== Исходный текст ==
::::::

Фрейд дает основание полагать, что для человека существенным моментом в сексе является возможность неподотчетной и свободной самореализации. Но тем самым задается определенная парадигма сексуальности. Это та парадигма, которая впоследствии была признана в качестве либеральной парадигмы сексуальности. Она утверждает основным в сексе ориентацию на получение наслаждения как такового. Можно добавить, что это полная версия либеральной парадигмы. В своей неразвитой форме она утверждала ориентацию на сношение как таковое. Традиционная парадигма сексуальности (которую разделяла отнюдь не только христианская доктрина, но и просветительские учения) иная: сексуальность рассматривалась как средство воспроизводства[18]. Имея в виду эту парадигму, М.Фуко указывал на то, что все запреты на сексуальность были обусловлены, в частности, и тем, чтобы обеспечить стабильность воспроизводства на уровне населения. Ради сексуальности, направленной на деторождение, были ограничены наслаждения, связанные с сексуальностью вообще – как бесплодные[19].

Приведенная версия либеральной парадигмы сексуальности неоднозначна: связав парадигму сексуальности со сношением, следует ответить на вопрос о «парадигме» самого сношения. Допустим, принимая во внимание оппозицию либеральной парадигмы традиционной, или «пуританской» (согласно которой воспроизводство – единственная и самоценная цель сексуального сношения), что значимость сношения только в качестве (а) средства воспроизводства не рассматривается всерьез. Но сношение может быть значимым и как: (б) средство наслаждения, и многими именно тогда оно воспринимается как ценное само по себе; причем приоритетным в одном случае может быть только собственное наслаждение, а в другом – совместное наслаждение, частным случаем которого может быть сексуальное услаждение партнера при эстетическом собственном наслаждении; (в) средство – кульминация или начальный пункт – сокровенного общения, особенной межличностной близости; (г) знак, подтверждающий самому себе собственную раскрепощенность. А также: (д) знак определенного статуса; (е) средство реализации корыстных целей: заработка, решения делового вопроса, способствования карьере (своей или чужой), – не имеющих к сношению как таковому непосредственного отношения[20]. Все из названных интерпретаций сексуальности, кроме первой (при том, что не все из них подпадают под либеральную парадигму), широко, хотя и не всегда осознанно, практикующиеся, свидетельствуют о том, что секс все больше становится сферой именно личностного, а не только индивидуального (и не родового, как при ориентации на деторождение) самоопределения.

Чистые отношения» любви

Концепция чистых отношений Гидденса вызывает некоторые историко-философские и историко-культурные аналогии. Как было сказано, Гидденс рассматривает конфлюентную любовь как одно из воплощений чистых отношений, т.е. таких отношений, значимость которых обусловлена ими самими, которые значимы сами по себе. Это отношения, основанные на эмоциональном общении и безусловном признании другой личности; они сами себе награда, в этом залог их сохранения и развития[21].

::::::

== Задача ==
Как рассматривалась сексуальность в традиционной парадигме, согласно исходному тексту? Материал для выполнения задания не понадобится.

== Предоставленный материал ==
::::::

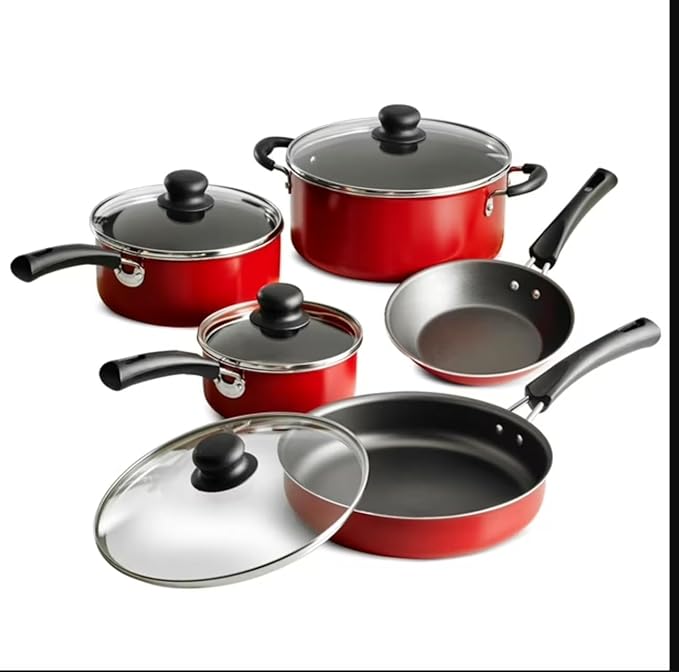 9-Piece Nonstick Cookware Set Red with Glass Lids Includes 7 Saute Pan 9 Deep Saute Pan 1 Qt and 2 Qt Sauce Pans 4 Qt Dutch Oven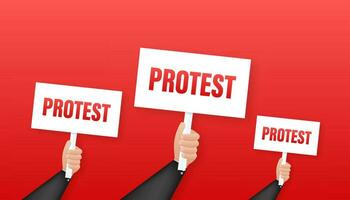 Protesters hands holding protest signs. Vector stock illustration
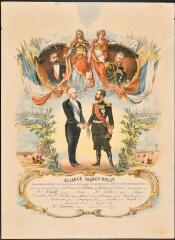 Affiche historique représentant l'alliance Franco-Russe proclamée le 26 Août 1897.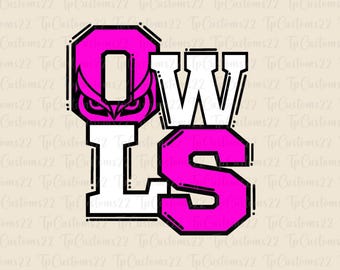 Owls Pink Football PNG, School Mascot Png, Pink and White Owls, Football Shirt, School Spirit, Team Spirit, Owls png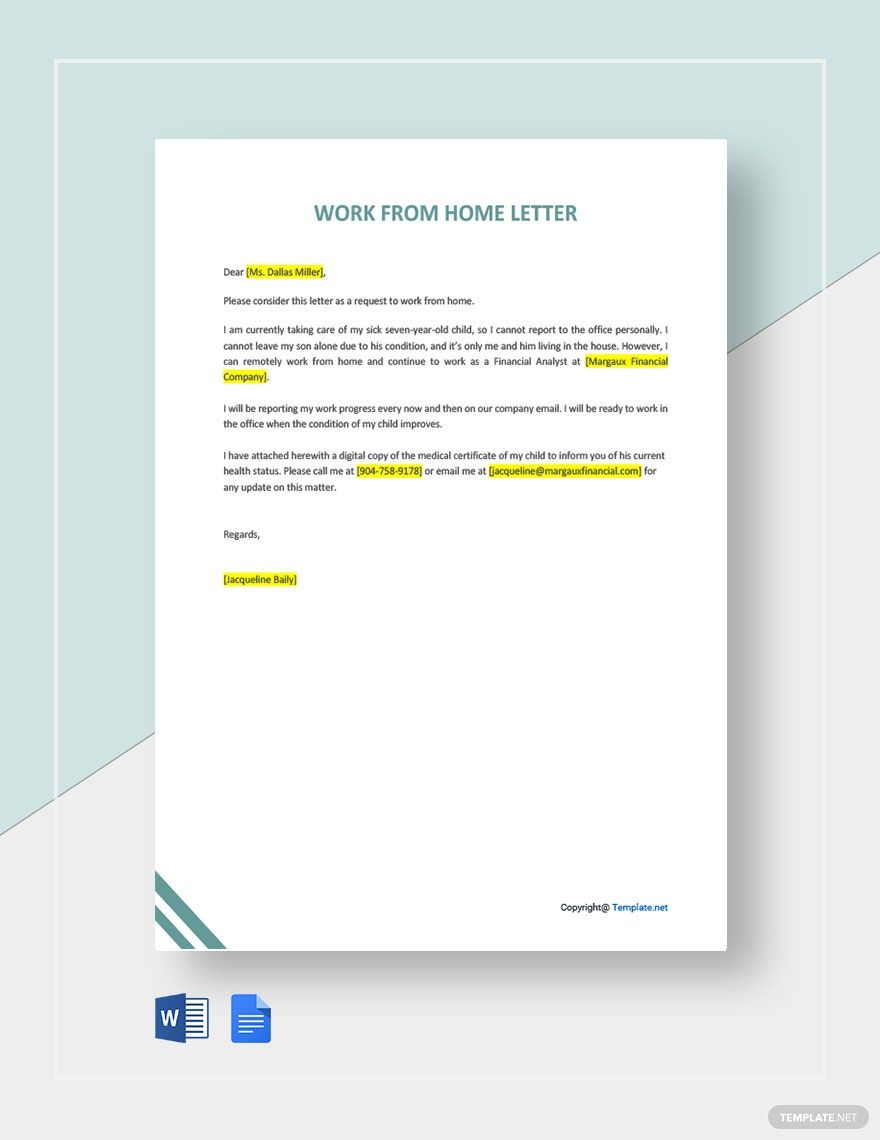 Sample Work From Home Letter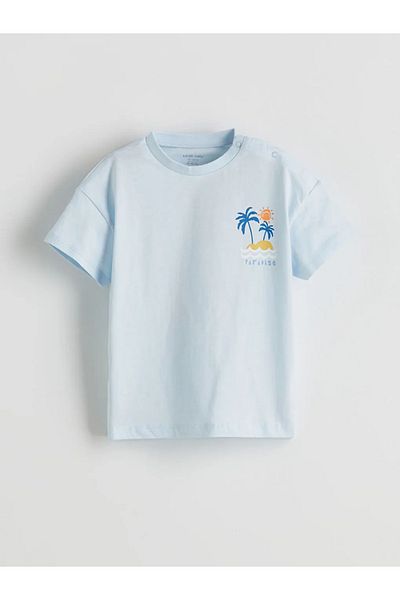 LC Waikiki Lcw Baby Blue Printed Baby Boy Rompers and Shorts 2-Pack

::::::

== Поле ответа ==
Как средство воспроизводства.